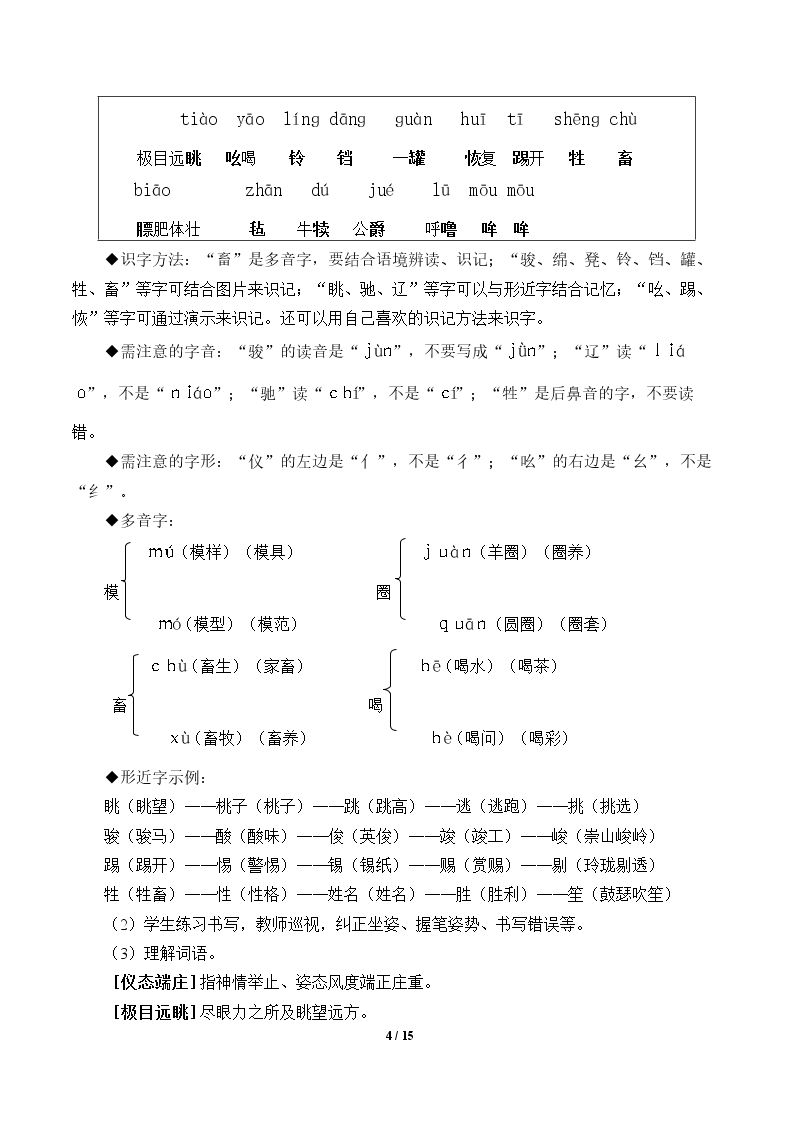 tiào yāo líng dāng guàn huī tī shēng chù

极目远眺 吆喝 铃 铛 一罐 恢复 踢开 牲 畜

biāo zhān dú jué lū mōu mōu

膘肥体壮 毡 牛犊 公爵 呼噜 哞 哞

◆识字方法：“畜”是多音字，要结合语境辨读、识记；“骏、绵、凳、铃、铛、罐、牲、畜”等字可结合图片来识记；“眺、驰、辽”等字可以与形近字结合记忆；“吆、踢、恢”等字可通过演示来识记。还可以用自己喜欢的识记方法来识字。

◆需注意的字音：“骏”的读音是“jùn”，不要写成“jǜn”；“辽”读“liáo”，不是“niáo”；“驰”读“chí”，不是“cí”；“牲”是后鼻音的字，不要读错。

◆需注意的字形：“仪”的左边是“亻”，不是“彳”；“吆”的右边是“幺”，不是“纟”。

◆多音字：

模
mú（模样）（模具）
mó（模型）（模范）

圈
juàn（羊圈）（圈养）
quān（圆圈）（圈套）

畜
chù（畜生）（家畜）
xù（畜牧）（畜养）

喝
hē（喝水）（喝茶）
hè（喝问）（喝彩）

◆形近字示例：

眺（眺望）——桃子（桃子）——跳（跳高）——逃（逃跑）——挑（挑选）
骏（骏马）——酸（酸味）——俊（英俊）——竣（竣工）——峻（崇山峻岭）
踢（踢开）——惕（警惕）——锡（锡纸）——赐（赏赐）——剔（玲珑剔透）
牲（牲畜）——性（性格）——姓名（姓名）——胜（胜利）——笙（鼓瑟吹笙）

（2）学生练习书写，教师巡视，纠正坐姿、握笔姿势、书写错误等。

（3）理解词语。

[仪态端庄]指神情举止、姿态风度端正庄重。

[极目远眺]尽眼力之所及眺望远方。

4 / 15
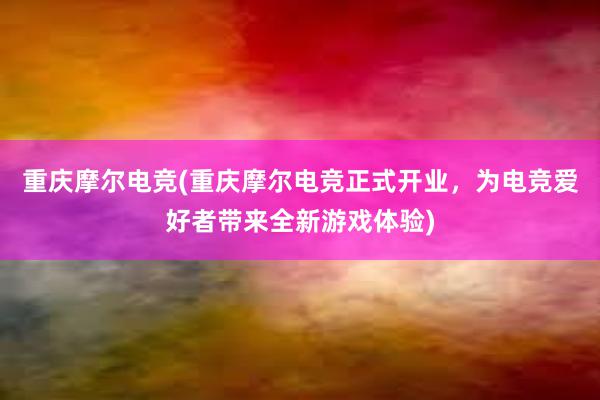 重庆摩尔电竞(重庆摩尔电竞正式开业，为电竞爱好者带来全新游戏体验)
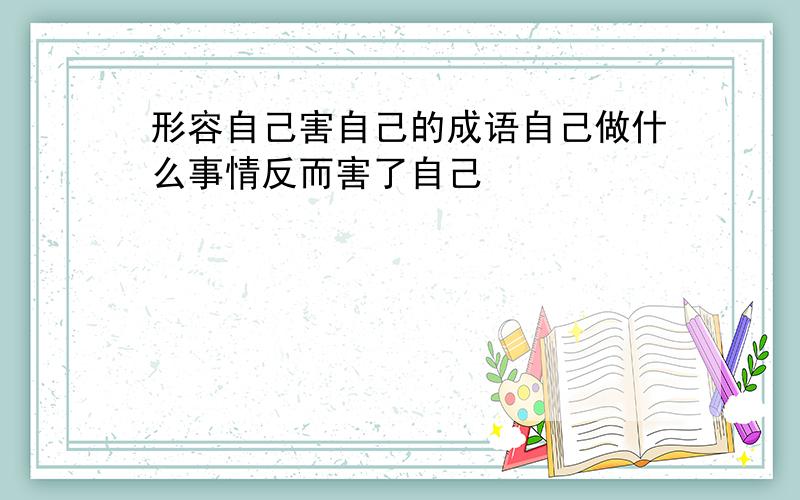 形容自己害自己的成语自己做什么事情反而害了自己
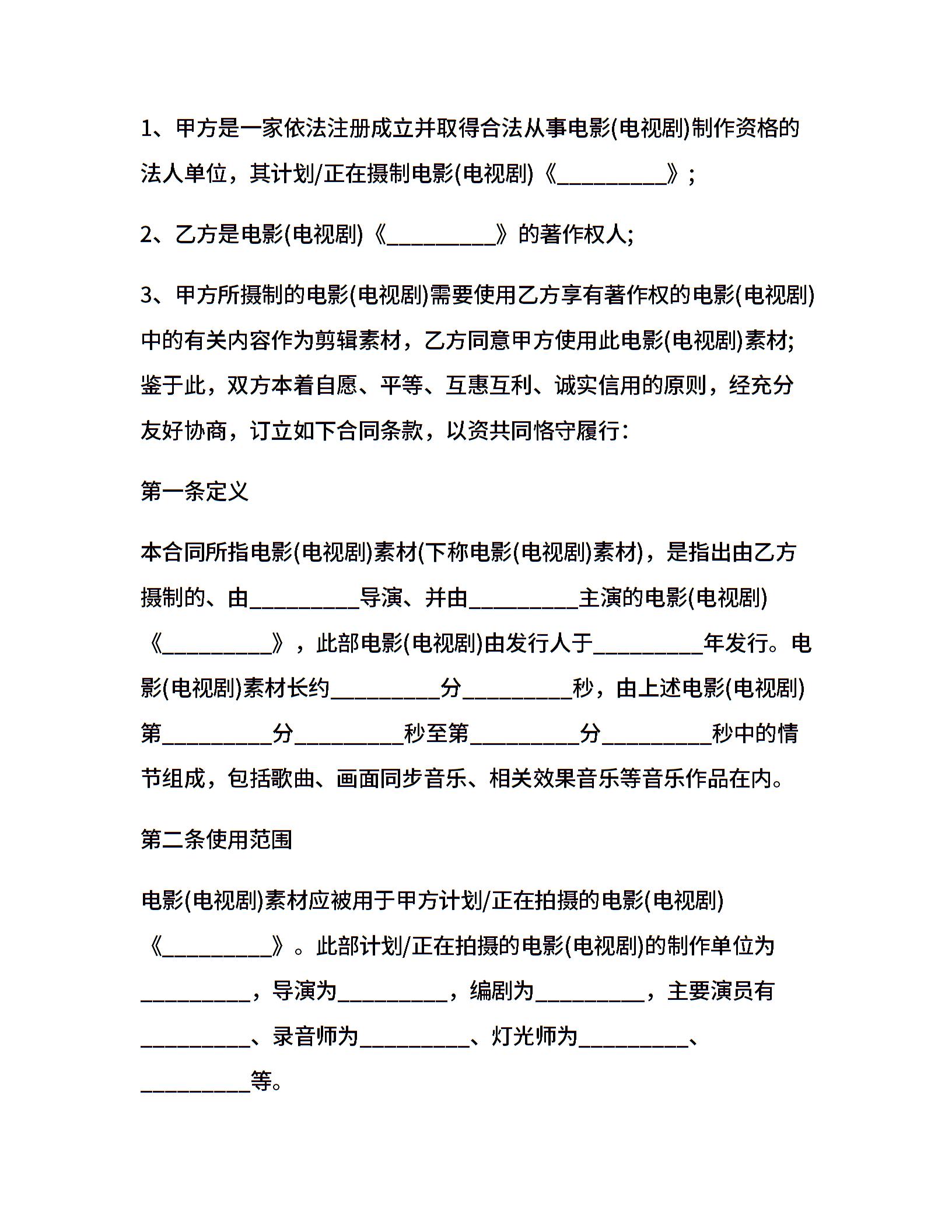 1、甲方是一家依法注册成立并取得合法从事电影(电视剧)制作资格的法人单位，其计划/正在摄制电影(电视剧)《__________》；

2、乙方是电影(电视剧)《__________》的著作权人;

3、甲方所摄制的电影(电视剧)需要使用乙方享有著作权的电影(电视剧)中的有关内容作为剪辑素材，乙方同意甲方使用此电影(电视剧)素材;鉴于此，双方本着自愿、平等、互惠互利、诚实信用的原则，经充分友好协商，订立如下合同条款，以资共同恪守履行:

第一条定义

本合同所指电影(电视剧)素材(下称电影(电视剧)素材)，是指出由乙方摄制的、由__________导演、并由__________主演的电影(电视剧)《__________》，此部电影(电视剧)由发行人于__________年发行。电影(电视剧)素材长约__________分__________秒，由上述电影(电视剧)第__________分__________秒至第__________分__________秒中的情节组成，包括歌曲、画面同步音乐、相关效果音乐等音乐作品在内。

第二条使用范围

电影(电视剧)素材应被用于甲方计划/正在拍摄的电影(电视剧)《__________》。此部计划/正在拍摄的电影(电视剧)的制作单位为__________，导演为__________，编剧为__________，主要演员有__________、录音师为__________、灯光师为__________、__________等。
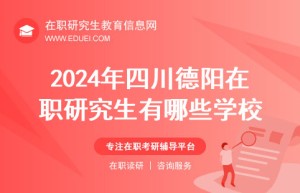 在职研究生教育信息网
WWW.EDUEI.COM

2024年四川德阳在职研究生有哪些学校

专注在职考研辅导平台

在职读研 | 咨询服务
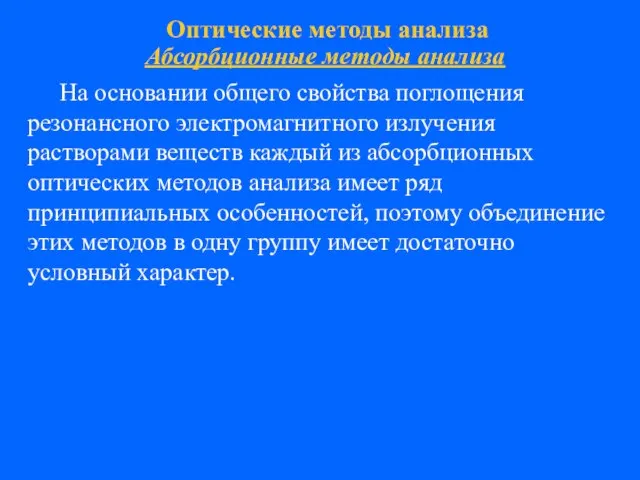 Оптические методы анализа
Абсорбционные методы анализа

На основании общего свойства поглощения резонансного электромагнитного излучения растворами веществ каждый из абсорбционных оптических методов анализа имеет ряд принципиальных особенностей, поэтому объединение этих методов в одну группу имеет достаточно условный характер.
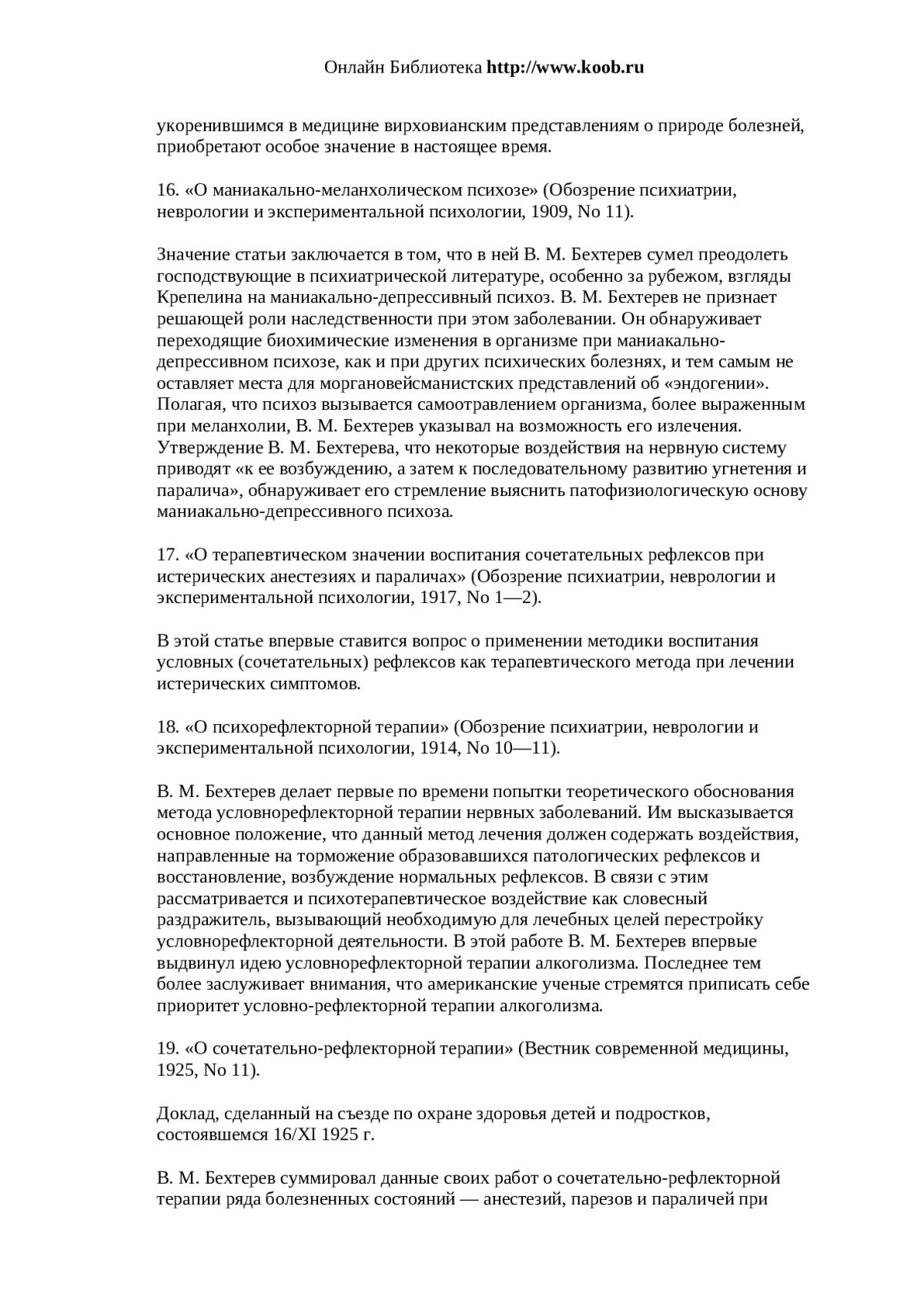 Онлайн Библиотека http://www.koob.ru

укоренившимся в медицине вирховианским представлениям о природе болезней, приобретают особое значение в настоящее время.

16. «О маниакально-меланхолическом психозе» (Обозрение психиатрии, неврологии и экспериментальной психологии, 1909, No 11).

Значение статьи заключается в том, что в ней В. М. Бехтерев сумел преодолеть господствующие в психиатрической литературе, особенно за рубежом, взгляды Крепелина на маниакально-депрессивный психоз. В. М. Бехтерев не признает решающей роли наследственности при этом заболевании. Он обнаруживает переходящие биохимические изменения в организме при маниакально-депрессивном психозе, как и при других психических болезнях, и тем самым не оставляет места для моргановейсманистских представлений об «эндогении». Полагая, что психоз вызывается самоотравлением организма, более выраженным при меланхолии, В. М. Бехтерев указывал на возможность его излечения. Утверждение В. М. Бехтерева, что некоторые воздействия на нервную систему приводят «к ее возбуждению, а затем к последовательному развитию угнетения и паралича», обнаруживает его стремление выяснить патофизиологическую основу маниакально-депрессивного психоза.

17. «О терапевтическом значении воспитания сочетательных рефлексов при истерических анестезиях и параличах» (Обозрение психиатрии, неврологии и экспериментальной психологии, 1917, No 1—2).

В этой статье впервые ставится вопрос о применении методики воспитания условных (сочетательных) рефлексов как терапевтического метода при лечении истерических симптомов.

18. «О психорефлекторной терапии» (Обозрение психиатрии, неврологии и экспериментальной психологии, 1914, No 10—11).

В. М. Бехтерев делает первые по времени попытки теоретического обоснования метода условнорефлекторной терапии нервных заболеваний. Им высказывается основное положение, что данный метод лечения должен содержать воздействия, направленные на торможение образовавшихся патологических рефлексов и восстановление, возбуждение нормальных рефлексов. В связи с этим рассматривается и психотерапевтическое воздействие как словесный раздражитель, вызывающий необходимую для лечебных целей перестройку условнорефлекторной деятельности. В этой работе В. М. Бехтерев впервые выдвинул идею условнорефлекторной терапии алкоголизма. Последнее тем более заслуживает внимания, что американские ученые стремятся приписать себе приоритет условно-рефлекторной терапии алкоголизма.

19. «О сочетательно-рефлекторной терапии» (Вестник современной медицины, 1925, No 11).

Доклад, сделанный на съезде по охране здоровья детей и подростков, состоявшемся 16/XI 1925 г.

В. М. Бехтерев суммировал данные своих работ о сочетательно-рефлекторной терапии ряда болезненных состояний — анестезий, парезов и параличей при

Task to carry out: Copy out each line of the material that holds the word "сочетательно".

Solution to this problem:
19. «О сочетательно-рефлекторной терапии» (Вестник современной медицины, 1925, No 11).
В. М. Бехтерев суммировал данные своих работ о сочетательно-рефлекторной терапии ряда болезненных состояний — анестезий, парезов и параличей при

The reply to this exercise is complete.